■ **DATASET**:
━━━━
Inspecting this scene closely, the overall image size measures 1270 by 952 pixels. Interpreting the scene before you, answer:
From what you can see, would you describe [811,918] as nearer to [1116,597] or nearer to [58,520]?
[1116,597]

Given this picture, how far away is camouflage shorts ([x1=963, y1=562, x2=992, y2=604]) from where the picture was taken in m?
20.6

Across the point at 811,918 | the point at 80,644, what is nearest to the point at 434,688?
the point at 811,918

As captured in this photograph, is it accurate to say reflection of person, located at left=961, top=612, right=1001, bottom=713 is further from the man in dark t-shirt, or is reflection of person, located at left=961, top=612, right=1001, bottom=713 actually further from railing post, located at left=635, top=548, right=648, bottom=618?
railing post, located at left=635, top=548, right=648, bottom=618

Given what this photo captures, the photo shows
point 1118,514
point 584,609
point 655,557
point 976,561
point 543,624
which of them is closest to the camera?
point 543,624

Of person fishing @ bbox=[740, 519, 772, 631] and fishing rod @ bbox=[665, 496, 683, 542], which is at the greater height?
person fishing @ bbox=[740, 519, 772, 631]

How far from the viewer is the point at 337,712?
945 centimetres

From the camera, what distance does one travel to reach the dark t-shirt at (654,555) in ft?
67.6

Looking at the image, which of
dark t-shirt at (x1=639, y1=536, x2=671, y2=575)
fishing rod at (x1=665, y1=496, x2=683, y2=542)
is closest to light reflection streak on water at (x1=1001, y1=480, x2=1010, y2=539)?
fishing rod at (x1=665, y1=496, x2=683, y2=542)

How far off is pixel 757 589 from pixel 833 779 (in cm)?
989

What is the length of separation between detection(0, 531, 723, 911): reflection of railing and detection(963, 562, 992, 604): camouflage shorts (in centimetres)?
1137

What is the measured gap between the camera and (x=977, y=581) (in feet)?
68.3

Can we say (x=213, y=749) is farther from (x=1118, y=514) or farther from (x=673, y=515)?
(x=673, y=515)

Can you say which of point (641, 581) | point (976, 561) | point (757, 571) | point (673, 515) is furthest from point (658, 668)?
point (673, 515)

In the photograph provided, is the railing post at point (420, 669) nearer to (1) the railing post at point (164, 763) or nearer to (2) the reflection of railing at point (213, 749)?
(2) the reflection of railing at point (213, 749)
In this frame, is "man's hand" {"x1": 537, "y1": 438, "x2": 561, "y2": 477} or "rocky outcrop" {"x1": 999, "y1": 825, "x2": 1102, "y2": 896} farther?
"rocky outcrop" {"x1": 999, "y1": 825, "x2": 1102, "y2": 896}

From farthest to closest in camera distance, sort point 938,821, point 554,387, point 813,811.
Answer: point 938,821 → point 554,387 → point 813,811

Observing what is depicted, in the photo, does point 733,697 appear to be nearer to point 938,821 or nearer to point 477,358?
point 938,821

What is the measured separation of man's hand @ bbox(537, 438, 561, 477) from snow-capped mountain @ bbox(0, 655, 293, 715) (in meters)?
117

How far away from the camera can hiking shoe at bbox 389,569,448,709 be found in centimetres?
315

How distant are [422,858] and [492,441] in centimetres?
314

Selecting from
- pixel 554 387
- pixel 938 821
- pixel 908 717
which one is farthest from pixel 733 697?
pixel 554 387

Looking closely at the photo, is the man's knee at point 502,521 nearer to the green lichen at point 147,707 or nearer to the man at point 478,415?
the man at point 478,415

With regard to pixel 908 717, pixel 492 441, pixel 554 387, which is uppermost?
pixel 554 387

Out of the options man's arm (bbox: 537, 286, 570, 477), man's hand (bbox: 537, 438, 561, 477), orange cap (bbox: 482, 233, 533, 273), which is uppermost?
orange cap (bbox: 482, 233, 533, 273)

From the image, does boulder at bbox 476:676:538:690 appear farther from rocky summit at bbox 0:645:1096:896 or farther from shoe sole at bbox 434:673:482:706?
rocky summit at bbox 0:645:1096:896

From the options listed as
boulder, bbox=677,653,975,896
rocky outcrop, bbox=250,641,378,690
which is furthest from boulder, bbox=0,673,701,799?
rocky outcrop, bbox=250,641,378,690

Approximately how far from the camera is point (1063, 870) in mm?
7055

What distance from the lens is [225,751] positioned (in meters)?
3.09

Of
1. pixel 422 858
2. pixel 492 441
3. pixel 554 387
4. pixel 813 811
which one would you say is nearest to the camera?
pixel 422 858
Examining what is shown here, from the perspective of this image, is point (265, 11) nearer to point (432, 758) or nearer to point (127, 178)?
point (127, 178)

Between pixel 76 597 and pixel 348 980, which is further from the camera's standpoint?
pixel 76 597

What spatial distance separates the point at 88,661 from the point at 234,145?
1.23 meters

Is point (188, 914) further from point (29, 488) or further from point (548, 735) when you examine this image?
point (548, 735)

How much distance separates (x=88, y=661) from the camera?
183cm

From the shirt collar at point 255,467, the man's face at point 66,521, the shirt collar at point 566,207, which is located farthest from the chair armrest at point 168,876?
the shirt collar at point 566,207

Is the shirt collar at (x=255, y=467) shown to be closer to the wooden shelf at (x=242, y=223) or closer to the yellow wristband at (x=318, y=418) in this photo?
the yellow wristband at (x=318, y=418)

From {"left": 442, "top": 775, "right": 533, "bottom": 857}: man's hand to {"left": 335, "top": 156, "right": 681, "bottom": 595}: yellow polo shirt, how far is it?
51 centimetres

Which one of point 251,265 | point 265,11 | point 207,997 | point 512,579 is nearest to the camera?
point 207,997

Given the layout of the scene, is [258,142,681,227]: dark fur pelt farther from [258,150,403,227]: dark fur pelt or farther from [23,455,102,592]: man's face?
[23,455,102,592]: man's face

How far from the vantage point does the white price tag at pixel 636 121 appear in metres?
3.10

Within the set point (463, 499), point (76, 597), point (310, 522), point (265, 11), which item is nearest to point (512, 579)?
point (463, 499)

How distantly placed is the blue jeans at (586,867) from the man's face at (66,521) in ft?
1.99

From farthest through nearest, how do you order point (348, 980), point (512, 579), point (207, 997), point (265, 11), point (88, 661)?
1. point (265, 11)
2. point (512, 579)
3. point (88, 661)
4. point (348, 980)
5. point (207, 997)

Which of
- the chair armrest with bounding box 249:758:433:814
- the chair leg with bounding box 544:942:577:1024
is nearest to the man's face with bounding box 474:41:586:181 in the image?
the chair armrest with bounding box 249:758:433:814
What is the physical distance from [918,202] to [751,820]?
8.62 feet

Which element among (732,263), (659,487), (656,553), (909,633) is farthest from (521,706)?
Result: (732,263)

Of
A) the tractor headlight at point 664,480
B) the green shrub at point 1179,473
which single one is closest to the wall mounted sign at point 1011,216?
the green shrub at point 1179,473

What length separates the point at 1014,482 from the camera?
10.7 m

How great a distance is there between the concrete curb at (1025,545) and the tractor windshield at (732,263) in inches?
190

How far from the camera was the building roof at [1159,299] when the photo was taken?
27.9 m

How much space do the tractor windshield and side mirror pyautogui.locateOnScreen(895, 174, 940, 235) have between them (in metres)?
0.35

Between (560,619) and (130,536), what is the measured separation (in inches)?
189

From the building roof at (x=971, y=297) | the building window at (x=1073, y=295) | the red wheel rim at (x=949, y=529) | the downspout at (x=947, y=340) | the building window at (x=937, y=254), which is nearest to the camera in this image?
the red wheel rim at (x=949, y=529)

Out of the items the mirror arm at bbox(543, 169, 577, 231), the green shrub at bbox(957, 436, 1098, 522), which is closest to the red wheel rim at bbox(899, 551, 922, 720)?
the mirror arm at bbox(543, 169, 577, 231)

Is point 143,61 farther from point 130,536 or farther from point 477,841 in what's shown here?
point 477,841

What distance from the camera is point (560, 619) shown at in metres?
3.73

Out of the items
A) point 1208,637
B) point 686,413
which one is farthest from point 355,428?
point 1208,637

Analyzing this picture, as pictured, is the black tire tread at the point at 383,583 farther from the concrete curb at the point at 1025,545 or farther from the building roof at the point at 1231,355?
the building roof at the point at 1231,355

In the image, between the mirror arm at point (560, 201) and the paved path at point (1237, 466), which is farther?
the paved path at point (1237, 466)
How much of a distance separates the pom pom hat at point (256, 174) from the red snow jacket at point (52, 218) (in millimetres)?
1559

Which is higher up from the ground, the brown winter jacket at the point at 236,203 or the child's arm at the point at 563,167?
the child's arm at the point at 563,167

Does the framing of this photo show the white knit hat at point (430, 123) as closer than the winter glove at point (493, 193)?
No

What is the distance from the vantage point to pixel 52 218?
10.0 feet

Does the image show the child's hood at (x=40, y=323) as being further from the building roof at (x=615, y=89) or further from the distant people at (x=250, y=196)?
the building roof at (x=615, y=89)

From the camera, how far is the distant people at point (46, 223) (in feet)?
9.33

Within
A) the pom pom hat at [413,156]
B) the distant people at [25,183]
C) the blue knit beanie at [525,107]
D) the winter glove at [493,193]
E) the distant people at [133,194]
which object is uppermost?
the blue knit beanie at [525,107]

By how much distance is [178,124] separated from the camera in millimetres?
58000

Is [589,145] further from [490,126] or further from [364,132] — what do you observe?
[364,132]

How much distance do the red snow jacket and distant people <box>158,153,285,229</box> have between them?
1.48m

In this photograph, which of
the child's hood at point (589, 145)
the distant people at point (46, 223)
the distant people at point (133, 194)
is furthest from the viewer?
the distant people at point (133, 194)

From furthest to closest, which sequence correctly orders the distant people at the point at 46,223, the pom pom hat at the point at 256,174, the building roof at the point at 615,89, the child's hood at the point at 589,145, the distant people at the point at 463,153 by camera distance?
━━━━
■ **REQUIREMENT**: Convert everything from the line containing "In this photograph, which of" down to the end of the entries into a JSON list of strings, one string per line, leaving out blank lines.

■ **TASK SOLUTION**:
[
  "In this photograph, which of",
  "the child's hood at point (589, 145)",
  "the distant people at point (46, 223)",
  "the distant people at point (133, 194)",
  "is furthest from the viewer?",
  "the distant people at point (133, 194)",
  "From furthest to closest, which sequence correctly orders the distant people at the point at 46,223, the pom pom hat at the point at 256,174, the building roof at the point at 615,89, the child's hood at the point at 589,145, the distant people at the point at 463,153 by camera distance?"
]